Memory model specifications define **which executions are allowed** when multiple threads interact. They formalize ordering, visibility, and atomicity beyond informal intuition.

- **x86 TSO Formal Models**

- Formalization of store-buffering behavior.
- Guarantees on load-load and store-store ordering.
- Explicit allowance of store-to-load visibility reordering.

- **ARM Memory Model (AArch64)**

- Explicit modeling of weak ordering and propagation delays.
- Acquire/release edges as first-class ordering constructs.
- Litmus-test-based validation of allowed and forbidden outcomes.

- **RISC-V Memory Model (RVWMO)**

- Minimal guarantees by default, explicit ordering by fences.
- Separation between atomicity and ordering.
- Formal treatment of fence scopes and AMO annotations.

- **Language-Level Memory Models (Conceptual Alignment)**

- Mapping of hardware ordering to language constructs (SC, acquire/release, relaxed).
- Distinction between atomicity of a location and visibility across locations.

**Rule:** Reason about concurrency by identifying *forbidden outcomes*, not by assuming intuitive interleavings.

## Compiler and Toolchain Documentation

Compilers are active participants in concurrency. They may reorder, eliminate, or duplicate memory operations unless explicitly constrained.

- **Compiler Memory Models**

- As-if rule: preservation of single-thread semantics only.
- Allowed reordering of non-atomic loads and stores.
- Interaction between compiler barriers and hardware fences.

- **Atomic Code Generation**

- Mapping of language-level atomics to ISA instructions.
- When acquire/release lowers to plain loads/stores vs explicit barriers.
- Use of locked instructions or LL/SC loops for RMW operations.

- **Inline Assembly Constraints**

- Memory clobbers as compiler ordering barriers.
- Difference between preventing compiler motion and enforcing hardware visibility.

- Correct expression of dependencies in inline assembly.

- **Toolchain Guarantees**

- Optimizer assumptions under undefined behavior and data races.
- Effects of link-time optimization on memory ordering.

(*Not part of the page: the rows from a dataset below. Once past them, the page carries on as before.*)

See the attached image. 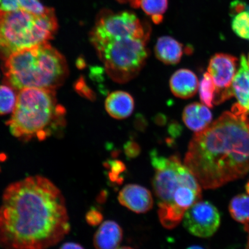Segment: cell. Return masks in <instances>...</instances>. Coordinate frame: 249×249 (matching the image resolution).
<instances>
[{"label":"cell","instance_id":"cell-1","mask_svg":"<svg viewBox=\"0 0 249 249\" xmlns=\"http://www.w3.org/2000/svg\"><path fill=\"white\" fill-rule=\"evenodd\" d=\"M71 230L60 190L45 177L9 185L0 205V246L5 249H48Z\"/></svg>","mask_w":249,"mask_h":249},{"label":"cell","instance_id":"cell-2","mask_svg":"<svg viewBox=\"0 0 249 249\" xmlns=\"http://www.w3.org/2000/svg\"><path fill=\"white\" fill-rule=\"evenodd\" d=\"M248 115L237 103L193 137L184 164L202 188H219L249 173Z\"/></svg>","mask_w":249,"mask_h":249},{"label":"cell","instance_id":"cell-3","mask_svg":"<svg viewBox=\"0 0 249 249\" xmlns=\"http://www.w3.org/2000/svg\"><path fill=\"white\" fill-rule=\"evenodd\" d=\"M151 29L130 12L102 11L90 33V40L108 76L117 83L135 78L149 55Z\"/></svg>","mask_w":249,"mask_h":249},{"label":"cell","instance_id":"cell-4","mask_svg":"<svg viewBox=\"0 0 249 249\" xmlns=\"http://www.w3.org/2000/svg\"><path fill=\"white\" fill-rule=\"evenodd\" d=\"M150 157L159 219L165 228L173 229L182 222L186 211L201 200L202 187L177 156L164 157L153 151Z\"/></svg>","mask_w":249,"mask_h":249},{"label":"cell","instance_id":"cell-5","mask_svg":"<svg viewBox=\"0 0 249 249\" xmlns=\"http://www.w3.org/2000/svg\"><path fill=\"white\" fill-rule=\"evenodd\" d=\"M5 85L24 89L55 90L65 82L69 70L64 55L48 42L15 53L2 65Z\"/></svg>","mask_w":249,"mask_h":249},{"label":"cell","instance_id":"cell-6","mask_svg":"<svg viewBox=\"0 0 249 249\" xmlns=\"http://www.w3.org/2000/svg\"><path fill=\"white\" fill-rule=\"evenodd\" d=\"M65 108L58 104L54 90L24 89L7 124L15 138L42 141L65 127Z\"/></svg>","mask_w":249,"mask_h":249},{"label":"cell","instance_id":"cell-7","mask_svg":"<svg viewBox=\"0 0 249 249\" xmlns=\"http://www.w3.org/2000/svg\"><path fill=\"white\" fill-rule=\"evenodd\" d=\"M57 28L52 8L42 15L0 9V58L5 60L15 53L48 42Z\"/></svg>","mask_w":249,"mask_h":249},{"label":"cell","instance_id":"cell-8","mask_svg":"<svg viewBox=\"0 0 249 249\" xmlns=\"http://www.w3.org/2000/svg\"><path fill=\"white\" fill-rule=\"evenodd\" d=\"M220 221L217 208L209 201L200 200L186 211L182 222L192 235L206 238L217 231Z\"/></svg>","mask_w":249,"mask_h":249},{"label":"cell","instance_id":"cell-9","mask_svg":"<svg viewBox=\"0 0 249 249\" xmlns=\"http://www.w3.org/2000/svg\"><path fill=\"white\" fill-rule=\"evenodd\" d=\"M237 61L234 56L225 53H217L210 59L208 71L216 87L214 105L222 104L232 97L231 87Z\"/></svg>","mask_w":249,"mask_h":249},{"label":"cell","instance_id":"cell-10","mask_svg":"<svg viewBox=\"0 0 249 249\" xmlns=\"http://www.w3.org/2000/svg\"><path fill=\"white\" fill-rule=\"evenodd\" d=\"M118 200L124 207L137 213H147L154 204L151 192L136 184L124 186L118 195Z\"/></svg>","mask_w":249,"mask_h":249},{"label":"cell","instance_id":"cell-11","mask_svg":"<svg viewBox=\"0 0 249 249\" xmlns=\"http://www.w3.org/2000/svg\"><path fill=\"white\" fill-rule=\"evenodd\" d=\"M171 92L177 97L189 99L197 93L199 87L197 77L189 70L177 71L170 80Z\"/></svg>","mask_w":249,"mask_h":249},{"label":"cell","instance_id":"cell-12","mask_svg":"<svg viewBox=\"0 0 249 249\" xmlns=\"http://www.w3.org/2000/svg\"><path fill=\"white\" fill-rule=\"evenodd\" d=\"M123 238L121 226L114 221L107 220L101 224L93 236L96 249H117Z\"/></svg>","mask_w":249,"mask_h":249},{"label":"cell","instance_id":"cell-13","mask_svg":"<svg viewBox=\"0 0 249 249\" xmlns=\"http://www.w3.org/2000/svg\"><path fill=\"white\" fill-rule=\"evenodd\" d=\"M182 119L189 129L197 133L210 125L213 120V114L207 106L196 102L185 108Z\"/></svg>","mask_w":249,"mask_h":249},{"label":"cell","instance_id":"cell-14","mask_svg":"<svg viewBox=\"0 0 249 249\" xmlns=\"http://www.w3.org/2000/svg\"><path fill=\"white\" fill-rule=\"evenodd\" d=\"M135 107L133 98L129 93L123 91L112 92L105 102L108 114L117 120H122L132 114Z\"/></svg>","mask_w":249,"mask_h":249},{"label":"cell","instance_id":"cell-15","mask_svg":"<svg viewBox=\"0 0 249 249\" xmlns=\"http://www.w3.org/2000/svg\"><path fill=\"white\" fill-rule=\"evenodd\" d=\"M183 46L173 37L161 36L155 46V53L159 60L167 65L179 63L183 53Z\"/></svg>","mask_w":249,"mask_h":249},{"label":"cell","instance_id":"cell-16","mask_svg":"<svg viewBox=\"0 0 249 249\" xmlns=\"http://www.w3.org/2000/svg\"><path fill=\"white\" fill-rule=\"evenodd\" d=\"M231 89L233 96L249 114V66L244 55H241L240 67L233 78Z\"/></svg>","mask_w":249,"mask_h":249},{"label":"cell","instance_id":"cell-17","mask_svg":"<svg viewBox=\"0 0 249 249\" xmlns=\"http://www.w3.org/2000/svg\"><path fill=\"white\" fill-rule=\"evenodd\" d=\"M229 210L231 217L236 222L245 225V230L249 231V196L242 194L233 197L230 201Z\"/></svg>","mask_w":249,"mask_h":249},{"label":"cell","instance_id":"cell-18","mask_svg":"<svg viewBox=\"0 0 249 249\" xmlns=\"http://www.w3.org/2000/svg\"><path fill=\"white\" fill-rule=\"evenodd\" d=\"M39 0H0V9L5 11L24 10L36 15H42L49 11Z\"/></svg>","mask_w":249,"mask_h":249},{"label":"cell","instance_id":"cell-19","mask_svg":"<svg viewBox=\"0 0 249 249\" xmlns=\"http://www.w3.org/2000/svg\"><path fill=\"white\" fill-rule=\"evenodd\" d=\"M167 7L168 0H140L139 6L157 24L163 21Z\"/></svg>","mask_w":249,"mask_h":249},{"label":"cell","instance_id":"cell-20","mask_svg":"<svg viewBox=\"0 0 249 249\" xmlns=\"http://www.w3.org/2000/svg\"><path fill=\"white\" fill-rule=\"evenodd\" d=\"M199 93L201 101L207 107L213 108L215 98L216 87L211 74L206 72L203 74L199 83Z\"/></svg>","mask_w":249,"mask_h":249},{"label":"cell","instance_id":"cell-21","mask_svg":"<svg viewBox=\"0 0 249 249\" xmlns=\"http://www.w3.org/2000/svg\"><path fill=\"white\" fill-rule=\"evenodd\" d=\"M14 89L7 85L0 86V115L11 113L17 105L18 95Z\"/></svg>","mask_w":249,"mask_h":249},{"label":"cell","instance_id":"cell-22","mask_svg":"<svg viewBox=\"0 0 249 249\" xmlns=\"http://www.w3.org/2000/svg\"><path fill=\"white\" fill-rule=\"evenodd\" d=\"M231 27L236 36L249 40V11H242L233 16Z\"/></svg>","mask_w":249,"mask_h":249},{"label":"cell","instance_id":"cell-23","mask_svg":"<svg viewBox=\"0 0 249 249\" xmlns=\"http://www.w3.org/2000/svg\"><path fill=\"white\" fill-rule=\"evenodd\" d=\"M106 166L109 169L108 178L111 182L120 184L123 181L121 177L122 174L126 170L125 165L120 160H109L106 163Z\"/></svg>","mask_w":249,"mask_h":249},{"label":"cell","instance_id":"cell-24","mask_svg":"<svg viewBox=\"0 0 249 249\" xmlns=\"http://www.w3.org/2000/svg\"><path fill=\"white\" fill-rule=\"evenodd\" d=\"M104 217L100 211L91 208V210L87 212L86 215V219L87 223L92 226H96L102 223Z\"/></svg>","mask_w":249,"mask_h":249},{"label":"cell","instance_id":"cell-25","mask_svg":"<svg viewBox=\"0 0 249 249\" xmlns=\"http://www.w3.org/2000/svg\"><path fill=\"white\" fill-rule=\"evenodd\" d=\"M124 151L127 158L133 159L138 157L141 152V148L138 143L129 141L124 145Z\"/></svg>","mask_w":249,"mask_h":249},{"label":"cell","instance_id":"cell-26","mask_svg":"<svg viewBox=\"0 0 249 249\" xmlns=\"http://www.w3.org/2000/svg\"><path fill=\"white\" fill-rule=\"evenodd\" d=\"M247 5L244 1L241 0H235L233 1L231 6H230V10H231V14L232 17L236 14L240 13L242 11H244L247 9Z\"/></svg>","mask_w":249,"mask_h":249},{"label":"cell","instance_id":"cell-27","mask_svg":"<svg viewBox=\"0 0 249 249\" xmlns=\"http://www.w3.org/2000/svg\"><path fill=\"white\" fill-rule=\"evenodd\" d=\"M60 249H85V248L75 242H67L62 245Z\"/></svg>","mask_w":249,"mask_h":249},{"label":"cell","instance_id":"cell-28","mask_svg":"<svg viewBox=\"0 0 249 249\" xmlns=\"http://www.w3.org/2000/svg\"><path fill=\"white\" fill-rule=\"evenodd\" d=\"M186 249H205L200 247V246L194 245V246H191V247H190L188 248H187Z\"/></svg>","mask_w":249,"mask_h":249},{"label":"cell","instance_id":"cell-29","mask_svg":"<svg viewBox=\"0 0 249 249\" xmlns=\"http://www.w3.org/2000/svg\"><path fill=\"white\" fill-rule=\"evenodd\" d=\"M246 191H247L248 194L249 195V181H248L245 186Z\"/></svg>","mask_w":249,"mask_h":249},{"label":"cell","instance_id":"cell-30","mask_svg":"<svg viewBox=\"0 0 249 249\" xmlns=\"http://www.w3.org/2000/svg\"><path fill=\"white\" fill-rule=\"evenodd\" d=\"M117 249H134L131 247H121L120 248H118Z\"/></svg>","mask_w":249,"mask_h":249},{"label":"cell","instance_id":"cell-31","mask_svg":"<svg viewBox=\"0 0 249 249\" xmlns=\"http://www.w3.org/2000/svg\"><path fill=\"white\" fill-rule=\"evenodd\" d=\"M249 237H248V240L247 242V247H246V249H249Z\"/></svg>","mask_w":249,"mask_h":249},{"label":"cell","instance_id":"cell-32","mask_svg":"<svg viewBox=\"0 0 249 249\" xmlns=\"http://www.w3.org/2000/svg\"><path fill=\"white\" fill-rule=\"evenodd\" d=\"M247 61H248V65H249V55H248V60Z\"/></svg>","mask_w":249,"mask_h":249}]
</instances>
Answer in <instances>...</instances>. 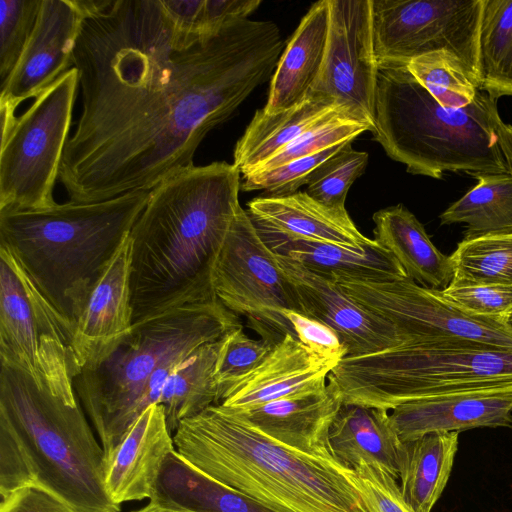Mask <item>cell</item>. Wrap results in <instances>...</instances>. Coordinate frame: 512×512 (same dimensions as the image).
Wrapping results in <instances>:
<instances>
[{
  "label": "cell",
  "mask_w": 512,
  "mask_h": 512,
  "mask_svg": "<svg viewBox=\"0 0 512 512\" xmlns=\"http://www.w3.org/2000/svg\"><path fill=\"white\" fill-rule=\"evenodd\" d=\"M506 322L512 328V312L506 318Z\"/></svg>",
  "instance_id": "681fc988"
},
{
  "label": "cell",
  "mask_w": 512,
  "mask_h": 512,
  "mask_svg": "<svg viewBox=\"0 0 512 512\" xmlns=\"http://www.w3.org/2000/svg\"><path fill=\"white\" fill-rule=\"evenodd\" d=\"M459 432H432L401 441L398 480L405 501L416 512H431L453 467Z\"/></svg>",
  "instance_id": "f1b7e54d"
},
{
  "label": "cell",
  "mask_w": 512,
  "mask_h": 512,
  "mask_svg": "<svg viewBox=\"0 0 512 512\" xmlns=\"http://www.w3.org/2000/svg\"><path fill=\"white\" fill-rule=\"evenodd\" d=\"M222 338L197 347L166 375L157 404L163 407L172 434L182 420L217 404L215 368Z\"/></svg>",
  "instance_id": "f546056e"
},
{
  "label": "cell",
  "mask_w": 512,
  "mask_h": 512,
  "mask_svg": "<svg viewBox=\"0 0 512 512\" xmlns=\"http://www.w3.org/2000/svg\"><path fill=\"white\" fill-rule=\"evenodd\" d=\"M472 176L477 184L440 215L441 224H466L464 238L512 232V174Z\"/></svg>",
  "instance_id": "4dcf8cb0"
},
{
  "label": "cell",
  "mask_w": 512,
  "mask_h": 512,
  "mask_svg": "<svg viewBox=\"0 0 512 512\" xmlns=\"http://www.w3.org/2000/svg\"><path fill=\"white\" fill-rule=\"evenodd\" d=\"M0 512H78L46 488L32 484L0 501Z\"/></svg>",
  "instance_id": "f6af8a7d"
},
{
  "label": "cell",
  "mask_w": 512,
  "mask_h": 512,
  "mask_svg": "<svg viewBox=\"0 0 512 512\" xmlns=\"http://www.w3.org/2000/svg\"><path fill=\"white\" fill-rule=\"evenodd\" d=\"M260 4L259 0H204L197 23L198 38L211 37L233 22L248 19Z\"/></svg>",
  "instance_id": "7bdbcfd3"
},
{
  "label": "cell",
  "mask_w": 512,
  "mask_h": 512,
  "mask_svg": "<svg viewBox=\"0 0 512 512\" xmlns=\"http://www.w3.org/2000/svg\"><path fill=\"white\" fill-rule=\"evenodd\" d=\"M36 484L29 457L12 430L0 422V501Z\"/></svg>",
  "instance_id": "60d3db41"
},
{
  "label": "cell",
  "mask_w": 512,
  "mask_h": 512,
  "mask_svg": "<svg viewBox=\"0 0 512 512\" xmlns=\"http://www.w3.org/2000/svg\"><path fill=\"white\" fill-rule=\"evenodd\" d=\"M85 17L74 0H41L32 35L9 77L0 102L17 108L36 98L73 65Z\"/></svg>",
  "instance_id": "9a60e30c"
},
{
  "label": "cell",
  "mask_w": 512,
  "mask_h": 512,
  "mask_svg": "<svg viewBox=\"0 0 512 512\" xmlns=\"http://www.w3.org/2000/svg\"><path fill=\"white\" fill-rule=\"evenodd\" d=\"M374 140L411 174L509 172L497 125V99L479 90L460 109L439 104L406 65H378Z\"/></svg>",
  "instance_id": "5b68a950"
},
{
  "label": "cell",
  "mask_w": 512,
  "mask_h": 512,
  "mask_svg": "<svg viewBox=\"0 0 512 512\" xmlns=\"http://www.w3.org/2000/svg\"><path fill=\"white\" fill-rule=\"evenodd\" d=\"M400 441L432 432L512 427V385L454 392L412 400L389 413Z\"/></svg>",
  "instance_id": "e0dca14e"
},
{
  "label": "cell",
  "mask_w": 512,
  "mask_h": 512,
  "mask_svg": "<svg viewBox=\"0 0 512 512\" xmlns=\"http://www.w3.org/2000/svg\"><path fill=\"white\" fill-rule=\"evenodd\" d=\"M150 191L38 210L0 211L5 247L74 328L87 300L143 212Z\"/></svg>",
  "instance_id": "277c9868"
},
{
  "label": "cell",
  "mask_w": 512,
  "mask_h": 512,
  "mask_svg": "<svg viewBox=\"0 0 512 512\" xmlns=\"http://www.w3.org/2000/svg\"><path fill=\"white\" fill-rule=\"evenodd\" d=\"M41 0L0 1V81L9 77L34 30Z\"/></svg>",
  "instance_id": "8d00e7d4"
},
{
  "label": "cell",
  "mask_w": 512,
  "mask_h": 512,
  "mask_svg": "<svg viewBox=\"0 0 512 512\" xmlns=\"http://www.w3.org/2000/svg\"><path fill=\"white\" fill-rule=\"evenodd\" d=\"M406 67L426 91L446 108L467 107L479 92L461 60L448 51L419 56L409 61Z\"/></svg>",
  "instance_id": "836d02e7"
},
{
  "label": "cell",
  "mask_w": 512,
  "mask_h": 512,
  "mask_svg": "<svg viewBox=\"0 0 512 512\" xmlns=\"http://www.w3.org/2000/svg\"><path fill=\"white\" fill-rule=\"evenodd\" d=\"M213 287L217 299L234 314L243 315L262 340L276 345L287 334L296 337L282 314L286 309L302 313L296 290L243 208L217 258Z\"/></svg>",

**Rule:** A hardware fence that the compiler does not understand is not a fence.

## Academic Concurrency Literature

Academic work provides the **formal vocabulary** and proof techniques used to reason about concurrency. Much of what is considered “folklore” today originated here.

- **Formal Memory Models**

- Axiomatic and operational models for weak memory.
- Litmus tests as minimal counterexamples.
- Happens-before and synchronization relations.

- **Lock-Free and Wait-Free Algorithms**

- Definitions of progress guarantees and liveness.
- CAS- and LL/SC-based algorithm construction.
- Starvation, livelock, and contention analysis.

- **ABA and Memory Reclamation**

- Hazard pointers, epoch-based reclamation, reference counting.
- Proof obligations for safe reclamation under concurrency.

- **Performance and Scalability Studies**

- False sharing and cache-line contention analysis.
- Impact of fences and atomic hot spots on throughput.
- Empirical studies on real multicore systems.

**Rule:** If an algorithm has no proof or formal argument, it is an experiment—not a guarantee.